> **TEXTE À LIRE**
Tout d’abord, un article rédigé dans la revue « Regards » du Centre Communautaire Laïc de Bruxelles (CCLJ) par notre ami Nicolas ZOMERSZTAJN le 4 juin dernier. (Cliquer pour consulter la revue « Regards » et l’article cité).

« Sdérot, localité du Sud d’Israël située face à Gaza, est la première étape du voyage. Depuis douze ans, 28.000 roquettes ont été tirées et 8.600 d’entre elles ont touché cette localité déshéritée et désormais traumatisée. Selon les responsables d’un centre local d’aide aux handicapés, Sdérot compte quatre fois plus de psychologues et de travailleurs sociaux que n’importe quelle autre ville d’Israël ! Des militants associatifs israéliens ont pourtant décidé d’y vivre, en conjuguant engagement social et combat pour la paix dans un contexte sécuritaire sensible. En dépit des tirs de roquettes, ils se mobilisent contre la déshumanisation des Palestiniens de Gaza en s’efforçant de maintenir le dialogue avec ces derniers.

Ligne verte et barrière de sécurité

Le voyage se poursuit dans la région du « Petit triangle », où sont concentrés des villes et villages arabes d’Israël le long de la Ligne verte. C’est ici, dans la vallée de Dotan, qu’on prend la mesure du lien étroit entre la géographie et l’histoire. Dans cette zone où des villages palestiniens ont été séparés une première fois en 1948, le tracé de la barrière de sécurité les éloigne une seconde fois de leurs frères de Cisjordanie. En construisant cette barrière à l’intérieur même des Territoires palestiniens, Israël «incorpore» des villages palestiniens à l’intérieur du périmètre sécurisé par la barrière !

Même constat quelques jours plus tard dans les collines qui entourent Jérusalem. En compagnie de Shaul Arieli, colonel (en retraite) de Tsahal et spécialiste du tracé des frontières dans les négociations de paix avec les Palestiniens, les membres de J Call ont pu décrypter comment depuis 1967, les autorités israéliennes ont progressivement étendu les limites de Jérusalem en construisant des colonies juives. Aujourd’hui, 85% des Juifs établis dans les Territoires occupés vivent précisément dans une zone triangulaire de colonisation (de Givat Zeev au nord jusqu’à Betar Illit au sud, en passant par Maale Adoumim à l’est) autour de Jérusalem.

> **VOTRE OBJECTIF**
Pourriez-vous poursuivre le récit du voyage de J Call en Israël en reprenant juste après sa dernière phrase ?

> **DONNÉES ENREGISTRÉES**
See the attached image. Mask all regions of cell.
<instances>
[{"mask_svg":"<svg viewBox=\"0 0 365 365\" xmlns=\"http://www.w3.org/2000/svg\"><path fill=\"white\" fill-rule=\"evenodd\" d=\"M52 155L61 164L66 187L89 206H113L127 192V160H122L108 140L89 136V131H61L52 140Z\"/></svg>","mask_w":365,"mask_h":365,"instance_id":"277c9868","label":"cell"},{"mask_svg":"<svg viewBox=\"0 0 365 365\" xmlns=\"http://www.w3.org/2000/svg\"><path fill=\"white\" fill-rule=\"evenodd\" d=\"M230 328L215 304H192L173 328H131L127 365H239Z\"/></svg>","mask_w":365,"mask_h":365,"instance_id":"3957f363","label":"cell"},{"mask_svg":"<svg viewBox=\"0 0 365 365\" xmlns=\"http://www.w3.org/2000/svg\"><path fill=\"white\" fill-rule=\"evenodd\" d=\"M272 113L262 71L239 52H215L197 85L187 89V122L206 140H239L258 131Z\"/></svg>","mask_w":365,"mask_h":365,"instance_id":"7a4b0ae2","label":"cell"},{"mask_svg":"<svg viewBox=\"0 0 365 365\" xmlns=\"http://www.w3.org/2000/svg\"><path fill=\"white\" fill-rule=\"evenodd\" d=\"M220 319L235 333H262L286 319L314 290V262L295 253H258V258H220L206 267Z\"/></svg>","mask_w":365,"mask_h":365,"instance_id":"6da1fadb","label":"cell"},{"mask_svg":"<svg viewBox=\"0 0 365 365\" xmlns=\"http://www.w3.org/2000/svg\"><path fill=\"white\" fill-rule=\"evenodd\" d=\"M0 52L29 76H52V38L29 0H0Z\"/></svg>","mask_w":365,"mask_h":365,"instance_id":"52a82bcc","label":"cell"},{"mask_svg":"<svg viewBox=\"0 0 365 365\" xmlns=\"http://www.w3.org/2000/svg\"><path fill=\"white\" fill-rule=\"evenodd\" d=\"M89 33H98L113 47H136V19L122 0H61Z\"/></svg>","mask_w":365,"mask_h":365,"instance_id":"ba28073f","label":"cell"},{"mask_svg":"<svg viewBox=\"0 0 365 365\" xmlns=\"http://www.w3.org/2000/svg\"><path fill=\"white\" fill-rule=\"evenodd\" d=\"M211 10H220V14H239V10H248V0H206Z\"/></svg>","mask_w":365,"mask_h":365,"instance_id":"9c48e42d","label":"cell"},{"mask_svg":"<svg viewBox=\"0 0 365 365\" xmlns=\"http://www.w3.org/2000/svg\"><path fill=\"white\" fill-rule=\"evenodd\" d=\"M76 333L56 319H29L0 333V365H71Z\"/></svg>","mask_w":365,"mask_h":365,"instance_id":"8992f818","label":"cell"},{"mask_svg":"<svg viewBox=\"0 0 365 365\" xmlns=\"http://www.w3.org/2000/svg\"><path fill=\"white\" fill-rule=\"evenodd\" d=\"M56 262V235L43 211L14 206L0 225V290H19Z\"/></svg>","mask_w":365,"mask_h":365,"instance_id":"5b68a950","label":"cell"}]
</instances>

> **RÉSULTAT OBTENU**
La veille de leur séjour à Jérusalem, les membres de J Call étaient à Ramallah où certains d’entre eux ont été reçus par le Premier ministre sortant de l’Autorité palestinienne, Salam Fayyad, pendant que d’autres rencontraient des signataires palestiniens du Pacte de Genève et un ancien ministre de l’Economie, Bassem Khoury. Tous ont affirmé leur volonté de bâtir un Etat palestinien en respectant la logique « Deux peuples, deux Etats ». Salam Fayyad a bien répété que la création de l’Etat palestinien, ses infrastructures et ses institutions demeure sa préoccupation majeure en dépit de l’occupation. Pas n’importe quel Etat : un Etat souverain et viable évidemment, mais un Etat conforme aux critères et aux exigences de bonne gouvernance d’un Etat de droit au service de ses citoyens.

Consensus autour de l’immobilisme

Le jour suivant, les rencontres politiques se sont succédé à la Knesset à Jérusalem. Des députés du Likoud, de Yesh Atid (parti centriste de Yaïr Lapid) et Hatnouah (parti de Tzipi Livni) ont exposé aux membres de J Call leur vision de la résolution du conflit israélo-palestinien. A l’exception du député Likoud, Rubi Rivlin, qui prône un seul Etat entre les rives du Jourdain et la Méditerranée (cliquer pour lire l’article : “Vers une solution à un seul Etat” ), ils se sont tous prononcés en faveur des deux Etats sans pour autant en faire leur priorité actuelle. Comme s’il se dégageait un consensus autour de l’immobilisme. Seul Nitzan Horowitz, député du Meretz (gauche sioniste siégeant dans l’opposition), s’est distingué de ses collègues en prenant en considération la nouvelle proposition concrète de paix de la Ligue arabe, une occasion qu’il faut saisir si Israël veut que la solution des deux Etats aboutisse.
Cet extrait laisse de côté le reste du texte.